A government task force yesterday recommended tax deductions for the insurance industry, individuals and employers to spur the growth of private nursing home insurance and protect the elderly from "potentially ruinous" nursing home bills.

The report also recommended that individuals be allowed, before and after retirement, to use money accumulated in pension plans, individual retirement accounts and life insurance plans for purchase of nursing home and other long-term care insurance without penalties or loss of tax deductions. The money saved tax-free over a lifetime could pay for the insurance, the report said.

"Very few people have the capacity to finance an extended nursing home stay or other long-term care services, but most people would be able to pay their long-term care costs with the help of insurance," said task force chairman Daniel P. Bourque, vice president of the Voluntary Hospitals of America.

The report was criticized by the American Association of Retired Persons, Chairman Edward R. Roybal (D-Calif.) of the House Committee on Aging and the Villers Foundation, an advocacy group.

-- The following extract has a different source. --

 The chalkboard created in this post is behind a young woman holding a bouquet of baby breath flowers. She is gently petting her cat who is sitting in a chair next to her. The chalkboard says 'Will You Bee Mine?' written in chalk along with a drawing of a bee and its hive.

They said the private-sector approach is unlikely to provide comprehensive protection, especially for low-income persons who cannot afford insurance even with tax breaks.

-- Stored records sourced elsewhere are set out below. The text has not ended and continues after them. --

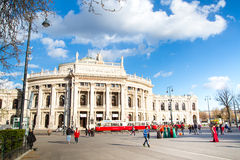 Front facade of Burgtheater, red tram and people on the square, Vienna Stock Image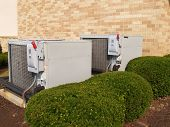 foto of air conditioner  - two heavy duty air conditioner units by a brick building - JPG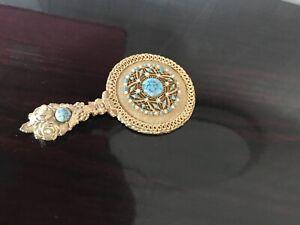 Vintage Hand Vanity Held Brass Mirror .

In 1984, Americans spent $32 billion on nursing home care; $15.8 billion of it came from out-of-pocket payments by recipients or their relatives, while $13.9 billion came from Medicaid, which finances nursing home care for the destitute.

The task force did not recommend any new government programs. Yesterday's recommendations were similar to ones made by Health and Human Services Secretary Otis R. Bowen a year ago.

The task force said that only 1.5 million of the 28 million elderly in 1984 were in nursing homes, but the $22,000 a year annual cost "quickly brings financial ruin to people on limited, fixed income," and this doesn't take into account the needs of about 4.5 million other elderly who are able to live at home but need help to do so. It said the need will become even greater because there will be 65 million people at age 65 and over by 2030.

Premiums for policies range widely. One larger plan, paying $50 a day for three years toward nursing home costs, plus other benefits, can be obtained from one major organization for $360 a year at age 60 or $1,400 at age 75.

Rep. Ron Wyden (D-Ore.), sponsor of the legislation that created the task force, said he didn't see stimulating private insurance as a substitute for public programs or for expanding Medicaid coverage. "Both are needed," he said.